あくまでも一般的な力であり、扉を開こうと思ったらドアノブを引きちぎってしまった、などという事態にはならなさそうだ。
そんなふうにしてゆっくりと現状確認を続けた結果、分かったことは以下のとおりである。
・ステータスはゲームの時のまま。ただし日常行動に支障はなさそう。
・アイテムを保管するストレージもそのまま使用可能。念じて出てきた目の前の穴に手を突っ込むと任意のアイテムが取り出せる。
・持っているアイテムやスキル、ステータスを確認するためのウィンドウは問題なく開くことが出来る。しかし、ログアウトやオプションなどの機能を表示するウィンドウは表示されない。
(ゲームから、システム的要素がなくなっただけだな)
ここまで冷静に考えて、優真の中にある疑問がわいた。
(あれ? どうしてこんなに冷静なんだ? ≪リフレッシュ≫の効果はもう切れているはず……)
考えた末に、ある仮説にたどり着いた。
(ステータスの精神力、これか?)
ゲームでは魔法の威力や呪いなどのバッドステータスへの耐性を示すものだ。
しかし現実となった今では、文字通り精神の安定をもたらすものではないだろうか。
(まぁ、冷静に物事を考えられるってのはいいことだよな)
突飛であり得ない現状に混乱することなく対応できているのがその証拠であろう。
(とりあえずは……現状認識が必要だな)
優真の決意を計ったかのように、木製のドアから鈍い音が響く。
そしてゆっくりと扉が開き、リリーが部屋の中に歩みを進めた。
「ユーマ様、全ての従者、使用人が集まりました」
「分かった。すぐに行くよ」
あえてゆっくりと返事を返した後、優真は内心ほくそ笑む。
(ふふふ、もう手を握られただけで動揺などしないさ)
ステータスによって与えられた心理的余裕。
それが優真のゆったりとした行動をもたらしたのだ。
そしてベッドから足をだし、靴を履こうとかがむ。
「ユーマ様、お手伝いしますっ」
編み上げブーツに足を入れた優真にリリーが素早く近づいた。
「ああ、頼むよ」
「はいっ、直ちに!」
優真の足元に跪き、手際よく靴ひもを結んでいく。
そんなリリーの様子を見て、優真の口角が思わず上がる。
(ほら、もう大丈夫だ。こんな美人に悠々と命令を出せ……るっ!?)
次いで、目が飛び出さんばかりになった。
天人族のリリーはまさに『神のような』美人である。
その造形はあどけない美少女の様でもあり、成熟した美女の様でもある。
シミどころか皺を探すことすら困難な肌は、見るだけでもその柔らかさと滑らかさが分かる。

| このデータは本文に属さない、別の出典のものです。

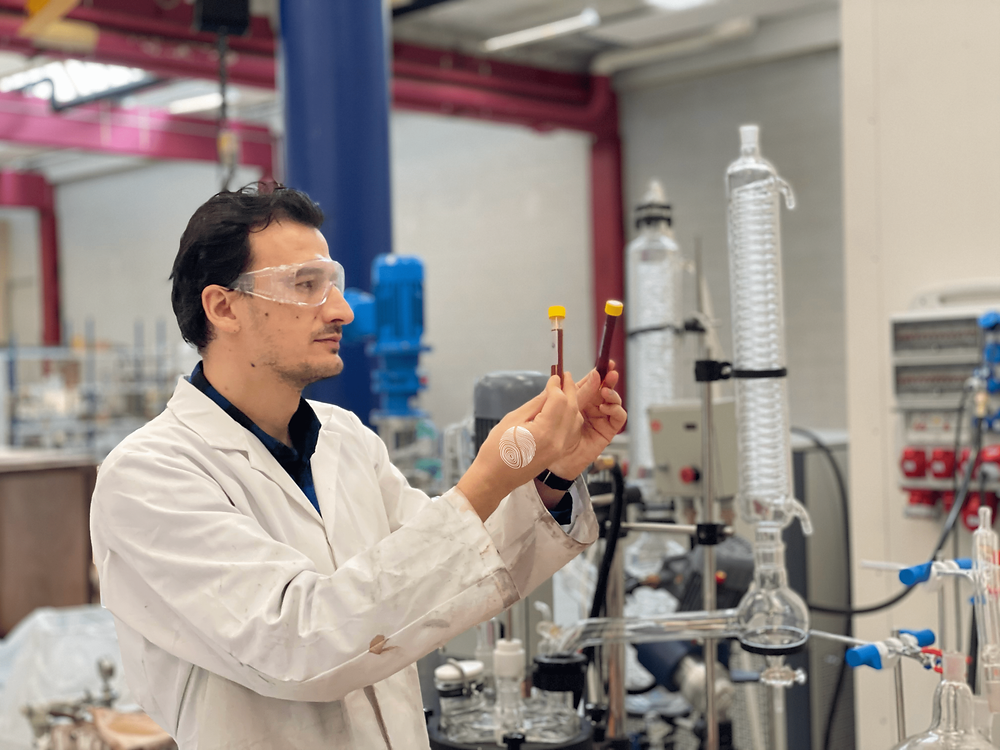 Adnan Akcay, bioprocess engineer in Kaffe Bueno, holds two test tubes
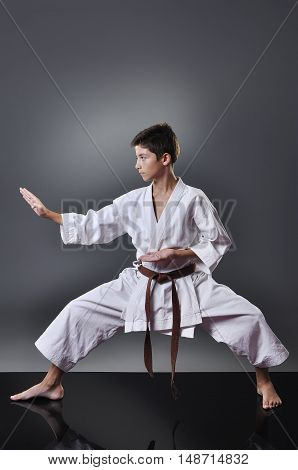 Handsome Young Male Karate Doing Kata On The Gray Background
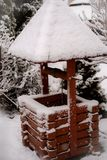 Old vintage well with a roof in the snow in winter stock photo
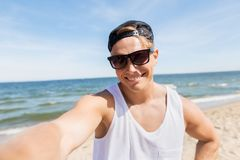 Man in sunglasses taking selfie on summer beach. Summer holidays and people concept - happy smiling young man in sunglasses and hat taking selfie on beach Stock Image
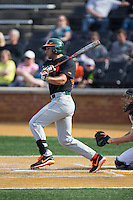 George Iskenderian (7) of the Miami Hurricanes follows through on his swing against the Wake Forest Demon Deacons at Wake Forest Baseball Park on March 21, 2015 in Winston-Salem, North Carolina.  The Hurricanes defeated the Demon Deacons 12-7.  (Brian Westerholt/Four Seam Images)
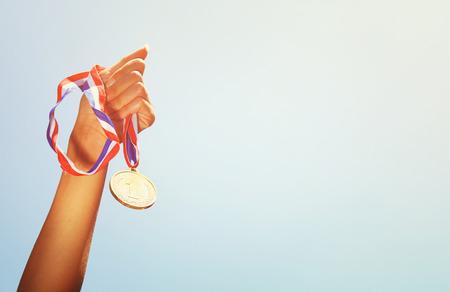 premios: Mujer mano levantada, sosteniendo la medalla de oro contra el cielo. premio y la victoria concepto Foto de archivo
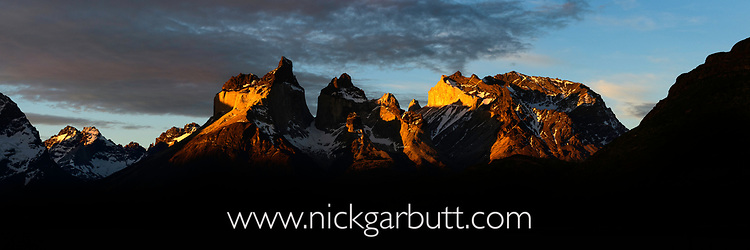 Dramatic light at sunset on the Towers and Central Massif of Torres del Paine. Torres del Paine National Park, Patagonia, Chile.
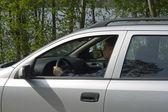Man driving a silver car. — Stock Photo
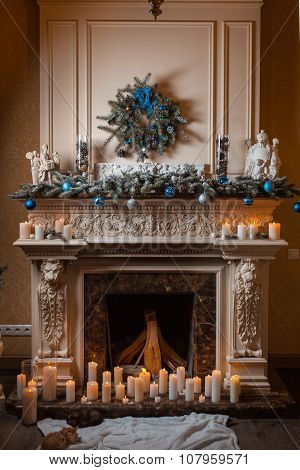 Christmas Fireplace With Candles And Decorations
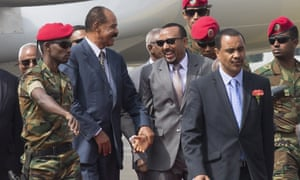 Isaias, centre left, and Ethiopia's president, Abiy Ahmed, centre, greet each other at the airport.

そんなリリーが纏うのは、戦闘時とはうってかわって外観重視な服装だ。
ダンジョン外でのリリーの服装は、プリセット通りの『天のローブ』であり、それは肩から胸元にかけて大きく露出した純白のローブである。
つまり、それなりに胸部のボリュームがないとストンと下に落ちてしまいそうなものである。
そんな服を着た美人が優真の足元に跪くのである。
ななめ上方45°からのベストショットである。
筆舌尽し難き柔らかな双房が、跪くという動作も相まって『たゆん』と揺れ、太ももに挟まれて『ふにゅん』と形を変える。
その光景は優真にとっては些か、というよりもかなり過激であった。
その結果……
「おっおおおおおっ!?」
四文字中の初めの一文字を連呼して、優真は再び壊れた。
直後に二度目の≪リフレッシュ≫が発動したのは言うまでもない。